E. Coli Growth in DI, DDW, and D2O Data

From FigShare:

E. coli growth in D2O, DDW, and DI. Anthony Salvagno. Figshare.
Retrieved 01:18, Apr 26, 2012 (GMT)
hdl.handle.net/10779/e186403d944367bcbf5bdd9ed6977a88

The handle is a broken link for some reason so here is the direct link until that gets resolved.

And some notes:

  •  Right when I was collecting data for the last set, I noticed that the incubator/shaker wasn’t running. Basically it wasn’t shaking. The reason for this is that the lid technically was open. Usually I have to lean on the shaker to get it to close properly, but for some reason that wasn’t working. I then had to spend about 15 min trying to fix it (which I did), and I’ll post my fix for it tomorrow. Bicep kiss on that (Note: don’t google bicep kiss with safe search off).
  • For some reason the data at hour four regresses. By that I mean the e. coli absorption was less than it was at hour 3 for the D2O sample (and for the other two I believe). It continued to regress for hour 5, but the other two samples did not.
  • Also I haven’t analyzed the growth, but based on the numbers it appears that the cells divided faster in 33% D2O than the rest of the samples. I have no idea what’s going on here.

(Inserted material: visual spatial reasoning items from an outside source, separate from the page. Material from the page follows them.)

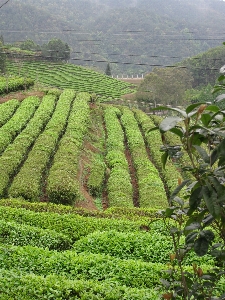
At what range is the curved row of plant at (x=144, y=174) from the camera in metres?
13.0

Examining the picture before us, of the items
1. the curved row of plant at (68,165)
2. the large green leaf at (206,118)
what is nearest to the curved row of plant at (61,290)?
the large green leaf at (206,118)

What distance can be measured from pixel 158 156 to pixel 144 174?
2.61 meters

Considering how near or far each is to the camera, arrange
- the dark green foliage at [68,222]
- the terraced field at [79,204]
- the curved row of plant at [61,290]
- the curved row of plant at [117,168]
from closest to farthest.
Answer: the curved row of plant at [61,290] → the terraced field at [79,204] → the dark green foliage at [68,222] → the curved row of plant at [117,168]

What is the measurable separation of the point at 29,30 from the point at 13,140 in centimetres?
8050

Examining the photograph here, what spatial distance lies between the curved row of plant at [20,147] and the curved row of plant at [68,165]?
102 centimetres

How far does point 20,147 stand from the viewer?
14469mm

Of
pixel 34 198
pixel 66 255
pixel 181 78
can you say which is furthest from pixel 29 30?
pixel 66 255

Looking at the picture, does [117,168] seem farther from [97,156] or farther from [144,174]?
[97,156]

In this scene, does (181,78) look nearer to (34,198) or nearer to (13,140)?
(13,140)

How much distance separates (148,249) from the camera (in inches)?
263

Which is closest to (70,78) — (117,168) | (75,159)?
(117,168)

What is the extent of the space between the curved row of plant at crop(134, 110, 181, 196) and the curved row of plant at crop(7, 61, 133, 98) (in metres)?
14.9

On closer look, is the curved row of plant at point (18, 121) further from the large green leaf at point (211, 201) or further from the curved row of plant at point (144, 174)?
the large green leaf at point (211, 201)

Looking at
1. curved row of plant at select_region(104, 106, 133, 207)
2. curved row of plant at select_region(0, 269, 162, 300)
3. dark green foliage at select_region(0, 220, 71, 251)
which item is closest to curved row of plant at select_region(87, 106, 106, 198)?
curved row of plant at select_region(104, 106, 133, 207)
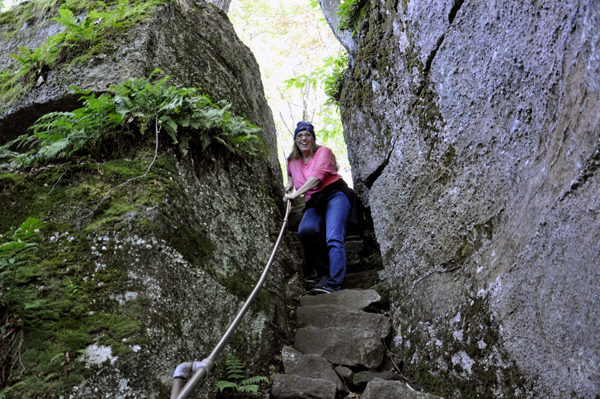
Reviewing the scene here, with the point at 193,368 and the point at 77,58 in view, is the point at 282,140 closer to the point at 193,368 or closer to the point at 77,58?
the point at 77,58

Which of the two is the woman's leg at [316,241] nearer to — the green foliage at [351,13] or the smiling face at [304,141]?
the smiling face at [304,141]

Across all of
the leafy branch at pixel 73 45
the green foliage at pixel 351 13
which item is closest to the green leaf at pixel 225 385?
the leafy branch at pixel 73 45

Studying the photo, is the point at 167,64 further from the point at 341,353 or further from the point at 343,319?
the point at 341,353

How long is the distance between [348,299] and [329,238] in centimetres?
92

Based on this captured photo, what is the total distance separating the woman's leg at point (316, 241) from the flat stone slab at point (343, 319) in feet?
3.67

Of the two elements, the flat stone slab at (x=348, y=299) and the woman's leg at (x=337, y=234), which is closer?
the flat stone slab at (x=348, y=299)

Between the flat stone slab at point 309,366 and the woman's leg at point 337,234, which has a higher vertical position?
the woman's leg at point 337,234

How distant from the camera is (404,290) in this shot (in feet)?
15.3

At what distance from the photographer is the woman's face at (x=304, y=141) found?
6.58 meters

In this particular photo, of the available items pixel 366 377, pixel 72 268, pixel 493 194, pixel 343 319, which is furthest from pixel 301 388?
pixel 493 194

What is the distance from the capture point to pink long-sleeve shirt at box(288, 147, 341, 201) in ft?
19.9

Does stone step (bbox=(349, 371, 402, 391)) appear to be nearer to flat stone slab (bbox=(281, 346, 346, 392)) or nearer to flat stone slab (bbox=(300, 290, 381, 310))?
flat stone slab (bbox=(281, 346, 346, 392))

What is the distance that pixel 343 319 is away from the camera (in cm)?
467

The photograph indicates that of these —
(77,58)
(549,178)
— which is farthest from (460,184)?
(77,58)
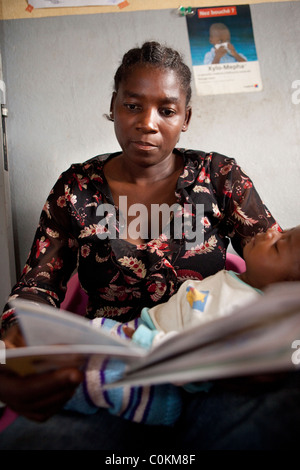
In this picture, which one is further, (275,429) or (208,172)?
(208,172)

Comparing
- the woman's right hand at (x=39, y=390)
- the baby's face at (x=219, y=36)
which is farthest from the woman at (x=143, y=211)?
the baby's face at (x=219, y=36)

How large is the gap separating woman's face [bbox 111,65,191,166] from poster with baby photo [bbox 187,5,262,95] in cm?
63

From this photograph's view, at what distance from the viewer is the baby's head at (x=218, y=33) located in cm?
165

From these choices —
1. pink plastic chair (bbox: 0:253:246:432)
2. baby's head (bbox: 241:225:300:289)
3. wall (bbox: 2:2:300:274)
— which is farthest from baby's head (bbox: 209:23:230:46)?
baby's head (bbox: 241:225:300:289)

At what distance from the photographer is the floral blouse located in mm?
1109

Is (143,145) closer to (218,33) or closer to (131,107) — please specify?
(131,107)

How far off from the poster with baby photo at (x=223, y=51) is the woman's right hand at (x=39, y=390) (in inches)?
57.8

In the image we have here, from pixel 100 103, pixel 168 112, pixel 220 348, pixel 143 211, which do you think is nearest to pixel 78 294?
pixel 143 211

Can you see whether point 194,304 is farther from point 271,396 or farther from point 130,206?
point 130,206

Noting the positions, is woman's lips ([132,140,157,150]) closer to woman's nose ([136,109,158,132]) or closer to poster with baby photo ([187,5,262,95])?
woman's nose ([136,109,158,132])

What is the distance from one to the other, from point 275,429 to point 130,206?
81 centimetres

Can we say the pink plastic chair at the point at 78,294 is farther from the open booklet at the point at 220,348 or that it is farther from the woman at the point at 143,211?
the open booklet at the point at 220,348
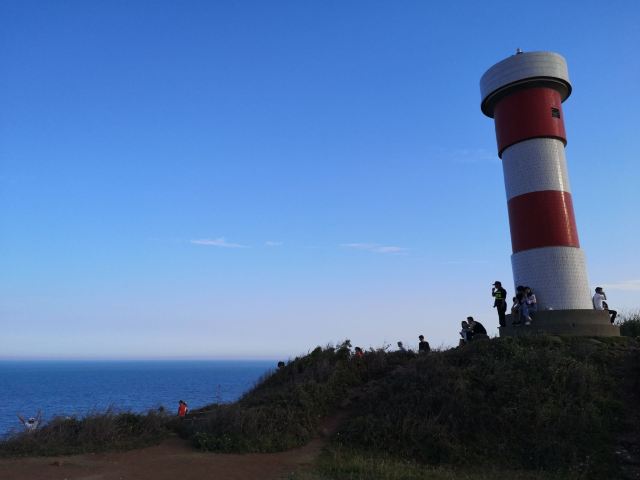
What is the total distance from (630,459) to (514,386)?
8.28ft

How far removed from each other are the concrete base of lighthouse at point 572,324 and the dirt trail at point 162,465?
26.6 feet

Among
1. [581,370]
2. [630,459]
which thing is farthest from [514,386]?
[630,459]

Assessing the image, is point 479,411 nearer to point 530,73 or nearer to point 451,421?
point 451,421

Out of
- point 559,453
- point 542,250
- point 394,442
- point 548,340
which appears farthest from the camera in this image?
point 542,250

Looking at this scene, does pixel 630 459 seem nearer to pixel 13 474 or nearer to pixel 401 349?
pixel 401 349

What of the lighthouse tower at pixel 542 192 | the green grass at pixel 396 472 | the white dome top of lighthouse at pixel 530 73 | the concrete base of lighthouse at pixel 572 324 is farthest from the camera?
the white dome top of lighthouse at pixel 530 73

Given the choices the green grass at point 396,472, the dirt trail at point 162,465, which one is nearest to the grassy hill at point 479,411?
the green grass at point 396,472

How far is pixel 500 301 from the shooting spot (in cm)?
1593

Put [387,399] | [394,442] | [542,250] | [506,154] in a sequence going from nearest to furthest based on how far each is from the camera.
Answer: [394,442], [387,399], [542,250], [506,154]

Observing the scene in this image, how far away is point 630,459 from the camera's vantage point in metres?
8.88

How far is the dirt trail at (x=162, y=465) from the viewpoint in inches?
329

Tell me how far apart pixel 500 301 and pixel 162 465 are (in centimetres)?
1159

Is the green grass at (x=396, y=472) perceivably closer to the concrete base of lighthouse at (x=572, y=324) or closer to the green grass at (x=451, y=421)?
the green grass at (x=451, y=421)

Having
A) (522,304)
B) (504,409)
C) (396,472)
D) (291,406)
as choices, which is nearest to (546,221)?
(522,304)
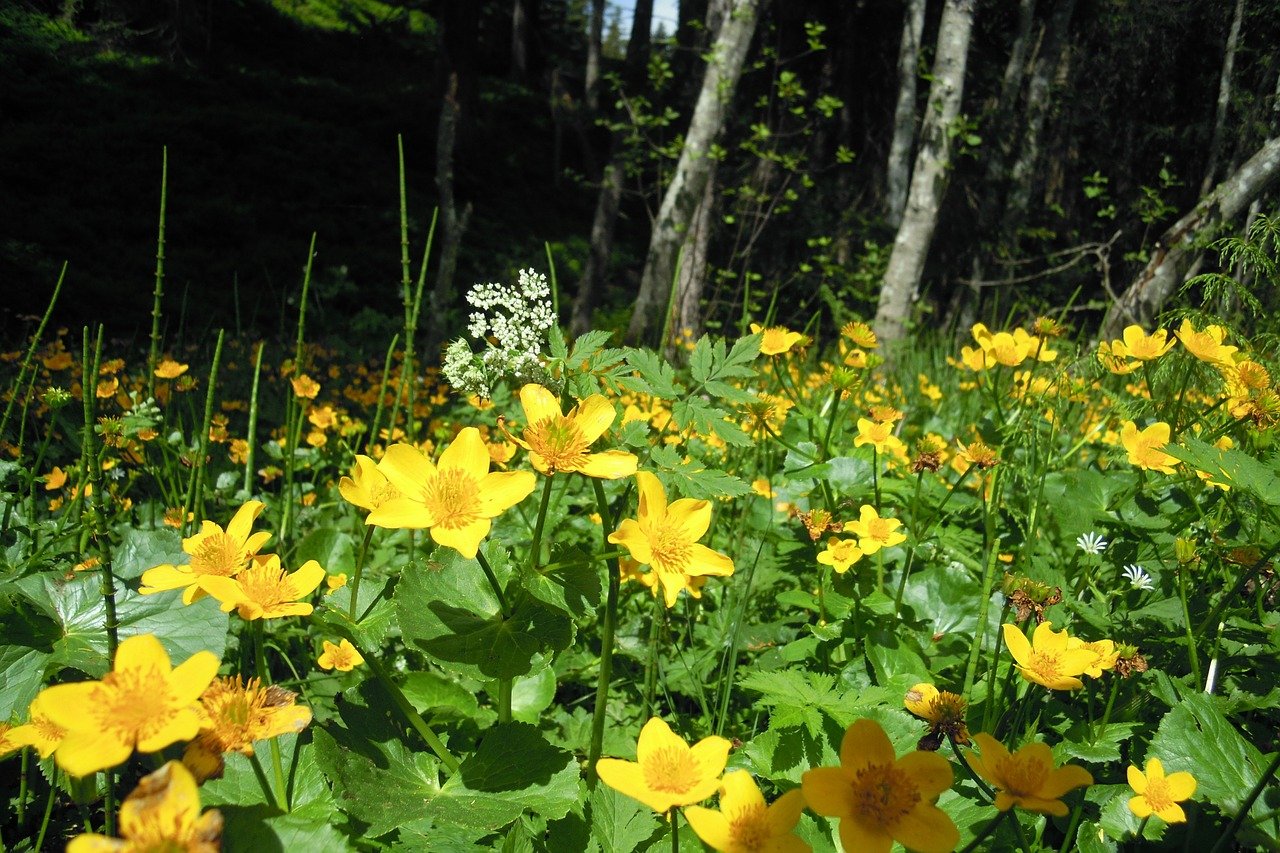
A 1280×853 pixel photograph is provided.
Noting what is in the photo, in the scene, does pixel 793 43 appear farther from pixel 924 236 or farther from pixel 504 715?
pixel 504 715

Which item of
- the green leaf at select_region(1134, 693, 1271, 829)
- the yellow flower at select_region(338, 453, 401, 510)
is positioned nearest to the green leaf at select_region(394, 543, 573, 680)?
the yellow flower at select_region(338, 453, 401, 510)

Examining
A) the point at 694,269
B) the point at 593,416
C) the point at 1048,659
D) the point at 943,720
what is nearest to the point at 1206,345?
the point at 1048,659

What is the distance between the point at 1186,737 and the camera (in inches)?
46.3

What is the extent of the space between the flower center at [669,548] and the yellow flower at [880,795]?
311mm

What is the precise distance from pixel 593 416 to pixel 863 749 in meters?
0.53

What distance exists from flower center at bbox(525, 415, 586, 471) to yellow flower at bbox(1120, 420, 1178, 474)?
4.47 ft

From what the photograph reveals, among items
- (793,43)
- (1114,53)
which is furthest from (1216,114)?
(793,43)

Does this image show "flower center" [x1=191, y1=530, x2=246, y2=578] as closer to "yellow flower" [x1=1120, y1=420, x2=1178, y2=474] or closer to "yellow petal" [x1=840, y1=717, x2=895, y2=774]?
"yellow petal" [x1=840, y1=717, x2=895, y2=774]

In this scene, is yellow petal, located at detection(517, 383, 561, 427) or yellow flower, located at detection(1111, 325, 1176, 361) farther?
yellow flower, located at detection(1111, 325, 1176, 361)

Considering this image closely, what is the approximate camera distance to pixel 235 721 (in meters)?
0.74

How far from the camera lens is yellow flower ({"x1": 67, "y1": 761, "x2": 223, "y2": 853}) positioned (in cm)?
55

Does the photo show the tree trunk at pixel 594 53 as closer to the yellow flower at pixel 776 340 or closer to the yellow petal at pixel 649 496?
the yellow flower at pixel 776 340

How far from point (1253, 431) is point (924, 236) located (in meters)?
5.14

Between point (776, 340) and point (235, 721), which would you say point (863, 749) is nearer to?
point (235, 721)
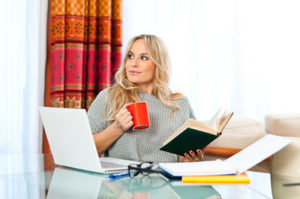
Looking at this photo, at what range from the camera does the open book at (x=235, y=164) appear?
3.19 feet

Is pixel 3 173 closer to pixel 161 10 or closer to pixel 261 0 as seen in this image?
pixel 161 10

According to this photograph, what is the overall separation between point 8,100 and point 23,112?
0.14 metres

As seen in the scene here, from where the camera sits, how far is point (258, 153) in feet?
3.64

For tomorrow, I don’t think I’ll be redoing this experiment. So I’ll just do another starter culture and try it for Friday. I’ll also do cultures in DDW, 30% D2O, 60% D2O, and 99% D2O.

Now big important question. Should I autoclave the DDW and D2O LB Broth mixes? Keep in mind the major fear of deuterium exchange.

  • http://stevekochscience.blogspot.com Steve Koch

    I don’t think you should autoclave, since it’s steam and you need to keep the lids open, so I’d expect a lot more exchange.  I think sterile filtering (0.2 micron) (you can buy 500 ml thingy’s that work with a vacuum, or maybe even gravity) would be much better.